After reading the data, copy it out in full and exactly.

[Opening Task data section]

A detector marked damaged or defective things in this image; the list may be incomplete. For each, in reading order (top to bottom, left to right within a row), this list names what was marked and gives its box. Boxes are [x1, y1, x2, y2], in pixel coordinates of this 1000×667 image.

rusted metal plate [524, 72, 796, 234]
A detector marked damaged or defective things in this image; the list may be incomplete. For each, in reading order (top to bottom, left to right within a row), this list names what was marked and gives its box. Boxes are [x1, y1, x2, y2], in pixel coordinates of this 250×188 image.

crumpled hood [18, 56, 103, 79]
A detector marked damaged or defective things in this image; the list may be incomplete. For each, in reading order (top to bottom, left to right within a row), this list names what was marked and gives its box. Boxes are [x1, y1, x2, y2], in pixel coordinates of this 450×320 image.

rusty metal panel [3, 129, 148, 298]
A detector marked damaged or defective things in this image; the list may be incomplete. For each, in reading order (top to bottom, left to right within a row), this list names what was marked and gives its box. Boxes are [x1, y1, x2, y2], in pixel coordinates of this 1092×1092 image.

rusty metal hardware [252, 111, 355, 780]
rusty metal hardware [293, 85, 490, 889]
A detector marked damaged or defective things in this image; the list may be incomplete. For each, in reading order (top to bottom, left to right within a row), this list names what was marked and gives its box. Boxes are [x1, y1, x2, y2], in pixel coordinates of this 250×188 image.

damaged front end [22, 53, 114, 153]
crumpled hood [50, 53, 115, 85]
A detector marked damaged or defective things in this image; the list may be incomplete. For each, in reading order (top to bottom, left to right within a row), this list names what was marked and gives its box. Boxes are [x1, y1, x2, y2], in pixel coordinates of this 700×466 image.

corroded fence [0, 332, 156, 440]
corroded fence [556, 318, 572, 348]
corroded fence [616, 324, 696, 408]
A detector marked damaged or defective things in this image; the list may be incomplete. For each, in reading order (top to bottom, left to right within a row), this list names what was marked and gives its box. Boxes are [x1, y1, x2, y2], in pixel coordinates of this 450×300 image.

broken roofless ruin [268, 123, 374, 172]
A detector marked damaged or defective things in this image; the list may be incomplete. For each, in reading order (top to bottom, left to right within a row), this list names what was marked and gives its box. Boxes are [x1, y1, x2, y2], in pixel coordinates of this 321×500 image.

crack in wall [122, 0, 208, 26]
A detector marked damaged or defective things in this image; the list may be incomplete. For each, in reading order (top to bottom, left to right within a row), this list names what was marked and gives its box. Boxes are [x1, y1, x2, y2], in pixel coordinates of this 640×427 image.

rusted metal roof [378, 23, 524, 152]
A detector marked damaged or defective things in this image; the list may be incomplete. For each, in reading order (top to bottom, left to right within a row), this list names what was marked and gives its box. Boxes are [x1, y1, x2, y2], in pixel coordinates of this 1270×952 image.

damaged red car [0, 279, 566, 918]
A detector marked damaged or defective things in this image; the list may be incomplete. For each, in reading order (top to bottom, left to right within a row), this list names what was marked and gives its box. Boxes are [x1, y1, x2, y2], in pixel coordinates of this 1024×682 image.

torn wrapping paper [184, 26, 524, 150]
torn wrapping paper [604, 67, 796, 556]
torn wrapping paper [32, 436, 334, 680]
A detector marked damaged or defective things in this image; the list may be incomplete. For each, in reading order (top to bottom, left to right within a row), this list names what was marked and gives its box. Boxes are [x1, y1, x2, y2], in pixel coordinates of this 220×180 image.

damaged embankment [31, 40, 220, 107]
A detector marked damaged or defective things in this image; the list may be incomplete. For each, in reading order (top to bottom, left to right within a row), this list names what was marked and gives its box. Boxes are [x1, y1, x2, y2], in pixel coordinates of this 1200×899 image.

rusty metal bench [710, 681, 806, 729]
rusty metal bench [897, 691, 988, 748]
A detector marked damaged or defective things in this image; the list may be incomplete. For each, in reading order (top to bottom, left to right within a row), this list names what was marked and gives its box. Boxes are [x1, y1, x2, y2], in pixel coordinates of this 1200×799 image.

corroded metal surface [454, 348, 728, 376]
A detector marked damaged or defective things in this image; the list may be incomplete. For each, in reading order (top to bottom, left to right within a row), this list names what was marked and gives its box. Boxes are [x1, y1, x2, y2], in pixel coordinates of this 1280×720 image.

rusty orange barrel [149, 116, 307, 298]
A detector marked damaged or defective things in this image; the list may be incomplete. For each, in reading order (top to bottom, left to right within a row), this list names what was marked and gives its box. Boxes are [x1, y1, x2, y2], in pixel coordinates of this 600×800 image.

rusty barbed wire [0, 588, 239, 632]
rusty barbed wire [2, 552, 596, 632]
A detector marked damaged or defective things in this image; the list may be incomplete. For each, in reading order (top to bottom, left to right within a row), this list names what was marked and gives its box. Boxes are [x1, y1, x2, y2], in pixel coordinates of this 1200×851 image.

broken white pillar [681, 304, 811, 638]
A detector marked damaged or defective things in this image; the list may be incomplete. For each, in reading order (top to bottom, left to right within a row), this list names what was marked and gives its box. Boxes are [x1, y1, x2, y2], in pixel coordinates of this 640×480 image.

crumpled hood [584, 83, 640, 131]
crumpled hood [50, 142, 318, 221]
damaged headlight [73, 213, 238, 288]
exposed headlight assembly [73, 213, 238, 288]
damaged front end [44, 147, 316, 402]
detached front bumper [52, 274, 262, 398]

[Closing Task data section]

Solution.
A detector marked damaged or defective things in this image; the list may be incomplete. For each, in reading order (top to bottom, left to right within a row), this list names what was marked and gives its box. Boxes are [x1, y1, x2, y2], in pixel coordinates of this 1000×667 image.

rusted metal plate [524, 72, 796, 234]
A detector marked damaged or defective things in this image; the list may be incomplete. For each, in reading order (top to bottom, left to right within a row), this list names what was marked and gives its box. Boxes are [x1, y1, x2, y2], in pixel coordinates of this 250×188 image.

crumpled hood [18, 56, 103, 79]
A detector marked damaged or defective things in this image; the list may be incomplete. For each, in reading order (top to bottom, left to right within a row), this list names what was marked and gives its box. Boxes are [x1, y1, x2, y2], in pixel coordinates of this 450×320 image.

rusty metal panel [3, 129, 148, 298]
A detector marked damaged or defective things in this image; the list may be incomplete. For each, in reading order (top to bottom, left to right within a row), this list names what was marked and gives its box. Boxes are [x1, y1, x2, y2], in pixel coordinates of this 1092×1092 image.

rusty metal hardware [252, 111, 355, 780]
rusty metal hardware [293, 85, 490, 889]
A detector marked damaged or defective things in this image; the list may be incomplete. For each, in reading order (top to bottom, left to right within a row), this list names what was marked and gives its box. Boxes are [x1, y1, x2, y2], in pixel coordinates of this 250×188 image.

damaged front end [22, 53, 114, 153]
crumpled hood [50, 53, 115, 85]
A detector marked damaged or defective things in this image; the list may be incomplete. For each, in reading order (top to bottom, left to right within a row), this list names what was marked and gives its box. Boxes are [x1, y1, x2, y2], in pixel coordinates of this 700×466 image.

corroded fence [0, 332, 156, 440]
corroded fence [556, 318, 572, 348]
corroded fence [616, 324, 696, 408]
A detector marked damaged or defective things in this image; the list may be incomplete. For each, in reading order (top to bottom, left to right within a row), this list names what was marked and gives its box. Boxes are [x1, y1, x2, y2], in pixel coordinates of this 450×300 image.

broken roofless ruin [268, 123, 374, 172]
A detector marked damaged or defective things in this image; the list may be incomplete. For each, in reading order (top to bottom, left to right within a row), this list names what was marked and gives its box. Boxes are [x1, y1, x2, y2], in pixel coordinates of this 321×500 image.

crack in wall [122, 0, 208, 26]
A detector marked damaged or defective things in this image; the list may be incomplete. For each, in reading order (top to bottom, left to right within a row), this list names what was marked and gives its box. Boxes are [x1, y1, x2, y2], in pixel coordinates of this 640×427 image.

rusted metal roof [378, 23, 524, 152]
A detector marked damaged or defective things in this image; the list may be incomplete. For each, in reading order (top to bottom, left to right within a row), this list names what was marked and gives its box. Boxes are [x1, y1, x2, y2], in pixel coordinates of this 1270×952 image.

damaged red car [0, 279, 566, 918]
A detector marked damaged or defective things in this image; the list may be incomplete. For each, in reading order (top to bottom, left to right within a row), this list names what was marked and gives its box. Boxes are [x1, y1, x2, y2], in pixel coordinates of this 1024×682 image.

torn wrapping paper [184, 26, 524, 150]
torn wrapping paper [604, 67, 796, 556]
torn wrapping paper [32, 436, 334, 680]
A detector marked damaged or defective things in this image; the list may be incomplete. For each, in reading order (top to bottom, left to right within a row), this list names what was marked and gives its box. Boxes are [x1, y1, x2, y2], in pixel coordinates of this 220×180 image.

damaged embankment [31, 40, 220, 107]
A detector marked damaged or defective things in this image; the list may be incomplete. For each, in reading order (top to bottom, left to right within a row), this list names what was marked and gives its box. Boxes are [x1, y1, x2, y2], in pixel coordinates of this 1200×899 image.

rusty metal bench [710, 681, 806, 729]
rusty metal bench [897, 691, 988, 748]
A detector marked damaged or defective things in this image; the list may be incomplete. For each, in reading order (top to bottom, left to right within a row), this list names what was marked and gives its box. Boxes are [x1, y1, x2, y2], in pixel coordinates of this 1200×799 image.

corroded metal surface [454, 348, 728, 376]
A detector marked damaged or defective things in this image; the list may be incomplete. For each, in reading order (top to bottom, left to right within a row), this list names what was marked and gives its box. Boxes are [x1, y1, x2, y2], in pixel coordinates of this 1280×720 image.

rusty orange barrel [149, 116, 307, 298]
A detector marked damaged or defective things in this image; the list may be incomplete. For each, in reading order (top to bottom, left to right within a row), this list names what was marked and gives its box. Boxes are [x1, y1, x2, y2], in pixel coordinates of this 600×800 image.

rusty barbed wire [0, 588, 239, 632]
rusty barbed wire [2, 552, 596, 632]
A detector marked damaged or defective things in this image; the list may be incomplete. For each, in reading order (top to bottom, left to right within a row), this list names what was marked and gives its box. Boxes are [x1, y1, x2, y2], in pixel coordinates of this 1200×851 image.

broken white pillar [681, 304, 811, 638]
A detector marked damaged or defective things in this image; the list may be incomplete. For each, in reading order (top to bottom, left to right within a row), this list names what was marked and gives its box. Boxes are [x1, y1, x2, y2], in pixel coordinates of this 640×480 image.

crumpled hood [584, 83, 640, 131]
crumpled hood [50, 142, 318, 221]
damaged headlight [73, 213, 238, 288]
exposed headlight assembly [73, 213, 238, 288]
damaged front end [44, 147, 316, 402]
detached front bumper [52, 274, 262, 398]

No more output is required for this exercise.